STATED TASK :: Say whether each statement below agrees with the forum thread about a Kindle and tablet messenger bag, answering yes or no and quoting the deciding words: (a) Tuttle's old bag was an m-edge journey bag; (b) KimberlyinMN bought her Case Logic bag for around $50 at Amazon; (c) Tuttle needs the large pocket to hold something 4" on its smallest dimension.

# Kindle/Tablet messenger bag?



## Tuttle (Jun 10, 2010)

Does anyone know of something like what I'm looking for? (I am looking to spend my Christmas money on accessories and wasn't finding what I'm wanting and thought where else to ask but kindle boards)

I'm looking for a messenger bag to replace my current one, with pockets for a large tablet (10" screen, iPad sized), and an ebook reader (I still use a kindle 2, so I guess medium sized now?) built in, as well as a large pocket for additional stuff. (The kindle and tablet could either go in their pockets naked or in cases/covers, either is acceptable to me. My kindle has an oberon (That I got used off of here and every person who's seen it has reacted to how pretty it is, but I can carry it in a separate pocket and put it on to read, and my tablet has an medge case but that doesn't need to be on always))

I've seen things that don't have the large pocket, but the large pocket is absolutely necessary for me. I actually need the large pocket to be able to carry something that is 4" on the smallest dimension, which is the hardest part of this, and the reason I'm not sure I'm going to be able to find what I'm looking for. 

I'd absolutely love to be able to get a bag that is exactly what I carry daily and not too large, and is good for my electronics. 


I thought I'd seen something on etsy before, but I can't find it again while I'm looking (and amazon would be easier money-wise in that I have gift certificates that I could spend on this instead of books, but etsy is often convenient for more obscure needs like this).


----------



## luvmy4brats (Nov 9, 2008)

Check BorsaBella. I'm almost positive that Melissa has a bag that meets those requirements.


----------



## Tuttle (Jun 10, 2010)

Now I'm trying to figure out the actual internal sizes of the timbuk2 bags. The durability of a timbuk2 bag would be absolutely great for me, but I need to be able to carry my ear muffs with me, and they're really big and awkward to carry. 

Maybe a timbuk2 freestyle messenger, with my tablet in its case, and my kindle in its oberon in the tablet pocket is what I'm looking at, if the sizes work out right.


----------



## KimberlyinMN (Dec 30, 2009)

I use a netbook bag from Case Logic. I can put my netbook (10.1") and my Paperwhite in the main zipper area. Or my 7" tablet and my PW. It has a pretty big accessory pocket that holds a lot of stuff. I have a battery backup charger, charging cables, etc. There is also a smaller zip pocket in the front where I just use it to store headphones. I would say it was around $15 at Amazon.


----------



## Tabatha (Oct 4, 2009)

There's also the Candace Bag made by Patricia's Bags of KB which many members have loved and purchased.

http://www.kboards.com/index.php/topic,86610.275.html

Also her Etsy store is in her signature for further reference.


----------



## Tuttle (Jun 10, 2010)

I'm specifically looking for a messenger bag, not a tote. The old bag I used was an m-edge journey bag, but that was just for my kindle, and small stuff, and now I'm looking to upgrade to including my tablet and more stuff.

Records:
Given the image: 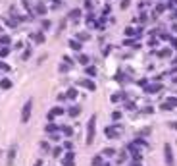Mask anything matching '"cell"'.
<instances>
[{"instance_id": "277c9868", "label": "cell", "mask_w": 177, "mask_h": 166, "mask_svg": "<svg viewBox=\"0 0 177 166\" xmlns=\"http://www.w3.org/2000/svg\"><path fill=\"white\" fill-rule=\"evenodd\" d=\"M14 158H16V149H10V155H8V162H12Z\"/></svg>"}, {"instance_id": "7a4b0ae2", "label": "cell", "mask_w": 177, "mask_h": 166, "mask_svg": "<svg viewBox=\"0 0 177 166\" xmlns=\"http://www.w3.org/2000/svg\"><path fill=\"white\" fill-rule=\"evenodd\" d=\"M31 104H33V100H27L25 104H23V112H21V122H27V120H29V116H31Z\"/></svg>"}, {"instance_id": "6da1fadb", "label": "cell", "mask_w": 177, "mask_h": 166, "mask_svg": "<svg viewBox=\"0 0 177 166\" xmlns=\"http://www.w3.org/2000/svg\"><path fill=\"white\" fill-rule=\"evenodd\" d=\"M94 122H96V116H92L91 122H88V126H87V143L88 145H91L92 139H94Z\"/></svg>"}, {"instance_id": "3957f363", "label": "cell", "mask_w": 177, "mask_h": 166, "mask_svg": "<svg viewBox=\"0 0 177 166\" xmlns=\"http://www.w3.org/2000/svg\"><path fill=\"white\" fill-rule=\"evenodd\" d=\"M166 158H168V166H173V155H171V147L169 145H166Z\"/></svg>"}]
</instances>
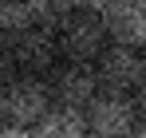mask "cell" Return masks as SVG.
<instances>
[{
  "label": "cell",
  "mask_w": 146,
  "mask_h": 138,
  "mask_svg": "<svg viewBox=\"0 0 146 138\" xmlns=\"http://www.w3.org/2000/svg\"><path fill=\"white\" fill-rule=\"evenodd\" d=\"M8 47H12V59H16L20 75H36V79H48L51 71L63 63L59 32H51V28H40V24H32L28 32L12 36V40H8Z\"/></svg>",
  "instance_id": "6da1fadb"
},
{
  "label": "cell",
  "mask_w": 146,
  "mask_h": 138,
  "mask_svg": "<svg viewBox=\"0 0 146 138\" xmlns=\"http://www.w3.org/2000/svg\"><path fill=\"white\" fill-rule=\"evenodd\" d=\"M48 91L55 99V107H71V111H87L103 91V79H99L95 63H75L63 59L59 67L48 75Z\"/></svg>",
  "instance_id": "7a4b0ae2"
},
{
  "label": "cell",
  "mask_w": 146,
  "mask_h": 138,
  "mask_svg": "<svg viewBox=\"0 0 146 138\" xmlns=\"http://www.w3.org/2000/svg\"><path fill=\"white\" fill-rule=\"evenodd\" d=\"M59 47H63V59H75V63H99V55L111 47V32L99 12H87L79 8L71 20L59 28Z\"/></svg>",
  "instance_id": "3957f363"
},
{
  "label": "cell",
  "mask_w": 146,
  "mask_h": 138,
  "mask_svg": "<svg viewBox=\"0 0 146 138\" xmlns=\"http://www.w3.org/2000/svg\"><path fill=\"white\" fill-rule=\"evenodd\" d=\"M0 107H4V122L36 126V122L55 107V99H51V91H48V79L20 75V79H12V83L0 91Z\"/></svg>",
  "instance_id": "277c9868"
},
{
  "label": "cell",
  "mask_w": 146,
  "mask_h": 138,
  "mask_svg": "<svg viewBox=\"0 0 146 138\" xmlns=\"http://www.w3.org/2000/svg\"><path fill=\"white\" fill-rule=\"evenodd\" d=\"M87 115V130L99 138H126L134 130V122L142 118L134 95H119V91H99V99L83 111Z\"/></svg>",
  "instance_id": "5b68a950"
},
{
  "label": "cell",
  "mask_w": 146,
  "mask_h": 138,
  "mask_svg": "<svg viewBox=\"0 0 146 138\" xmlns=\"http://www.w3.org/2000/svg\"><path fill=\"white\" fill-rule=\"evenodd\" d=\"M99 79H103V91H119V95H134L146 83V55L138 47H122L111 44L99 55Z\"/></svg>",
  "instance_id": "8992f818"
},
{
  "label": "cell",
  "mask_w": 146,
  "mask_h": 138,
  "mask_svg": "<svg viewBox=\"0 0 146 138\" xmlns=\"http://www.w3.org/2000/svg\"><path fill=\"white\" fill-rule=\"evenodd\" d=\"M103 24L111 32V44H122V47L146 44V8L138 0H119L115 8L103 12Z\"/></svg>",
  "instance_id": "52a82bcc"
},
{
  "label": "cell",
  "mask_w": 146,
  "mask_h": 138,
  "mask_svg": "<svg viewBox=\"0 0 146 138\" xmlns=\"http://www.w3.org/2000/svg\"><path fill=\"white\" fill-rule=\"evenodd\" d=\"M32 130H36V138H87L91 134L87 130V115L71 111V107H51Z\"/></svg>",
  "instance_id": "ba28073f"
},
{
  "label": "cell",
  "mask_w": 146,
  "mask_h": 138,
  "mask_svg": "<svg viewBox=\"0 0 146 138\" xmlns=\"http://www.w3.org/2000/svg\"><path fill=\"white\" fill-rule=\"evenodd\" d=\"M36 24L32 0H0V40H12Z\"/></svg>",
  "instance_id": "9c48e42d"
},
{
  "label": "cell",
  "mask_w": 146,
  "mask_h": 138,
  "mask_svg": "<svg viewBox=\"0 0 146 138\" xmlns=\"http://www.w3.org/2000/svg\"><path fill=\"white\" fill-rule=\"evenodd\" d=\"M79 8H83L79 0H32V16H36V24H40V28H51V32H59Z\"/></svg>",
  "instance_id": "30bf717a"
},
{
  "label": "cell",
  "mask_w": 146,
  "mask_h": 138,
  "mask_svg": "<svg viewBox=\"0 0 146 138\" xmlns=\"http://www.w3.org/2000/svg\"><path fill=\"white\" fill-rule=\"evenodd\" d=\"M12 79H20V67H16V59H12V47H8V40H0V91H4Z\"/></svg>",
  "instance_id": "8fae6325"
},
{
  "label": "cell",
  "mask_w": 146,
  "mask_h": 138,
  "mask_svg": "<svg viewBox=\"0 0 146 138\" xmlns=\"http://www.w3.org/2000/svg\"><path fill=\"white\" fill-rule=\"evenodd\" d=\"M0 138H36L32 126H16V122H0Z\"/></svg>",
  "instance_id": "7c38bea8"
},
{
  "label": "cell",
  "mask_w": 146,
  "mask_h": 138,
  "mask_svg": "<svg viewBox=\"0 0 146 138\" xmlns=\"http://www.w3.org/2000/svg\"><path fill=\"white\" fill-rule=\"evenodd\" d=\"M79 4H83L87 12H99V16H103V12H107V8H115L119 0H79Z\"/></svg>",
  "instance_id": "4fadbf2b"
},
{
  "label": "cell",
  "mask_w": 146,
  "mask_h": 138,
  "mask_svg": "<svg viewBox=\"0 0 146 138\" xmlns=\"http://www.w3.org/2000/svg\"><path fill=\"white\" fill-rule=\"evenodd\" d=\"M134 103H138V111H142V118H146V83L134 91Z\"/></svg>",
  "instance_id": "5bb4252c"
},
{
  "label": "cell",
  "mask_w": 146,
  "mask_h": 138,
  "mask_svg": "<svg viewBox=\"0 0 146 138\" xmlns=\"http://www.w3.org/2000/svg\"><path fill=\"white\" fill-rule=\"evenodd\" d=\"M126 138H146V118H138V122H134V130H130Z\"/></svg>",
  "instance_id": "9a60e30c"
},
{
  "label": "cell",
  "mask_w": 146,
  "mask_h": 138,
  "mask_svg": "<svg viewBox=\"0 0 146 138\" xmlns=\"http://www.w3.org/2000/svg\"><path fill=\"white\" fill-rule=\"evenodd\" d=\"M0 122H4V107H0Z\"/></svg>",
  "instance_id": "2e32d148"
},
{
  "label": "cell",
  "mask_w": 146,
  "mask_h": 138,
  "mask_svg": "<svg viewBox=\"0 0 146 138\" xmlns=\"http://www.w3.org/2000/svg\"><path fill=\"white\" fill-rule=\"evenodd\" d=\"M138 51H142V55H146V44H142V47H138Z\"/></svg>",
  "instance_id": "e0dca14e"
},
{
  "label": "cell",
  "mask_w": 146,
  "mask_h": 138,
  "mask_svg": "<svg viewBox=\"0 0 146 138\" xmlns=\"http://www.w3.org/2000/svg\"><path fill=\"white\" fill-rule=\"evenodd\" d=\"M138 4H142V8H146V0H138Z\"/></svg>",
  "instance_id": "ac0fdd59"
},
{
  "label": "cell",
  "mask_w": 146,
  "mask_h": 138,
  "mask_svg": "<svg viewBox=\"0 0 146 138\" xmlns=\"http://www.w3.org/2000/svg\"><path fill=\"white\" fill-rule=\"evenodd\" d=\"M87 138H99V134H87Z\"/></svg>",
  "instance_id": "d6986e66"
}]
</instances>
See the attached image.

FINISHED ANSWER ::
(a) Yes: "The old bag I used was an m-edge journey bag"
(b) No: "I would say it was around $15 at Amazon."
(c) Yes: "I actually need the large pocket to be able to carry something that is 4" on the smallest dimension"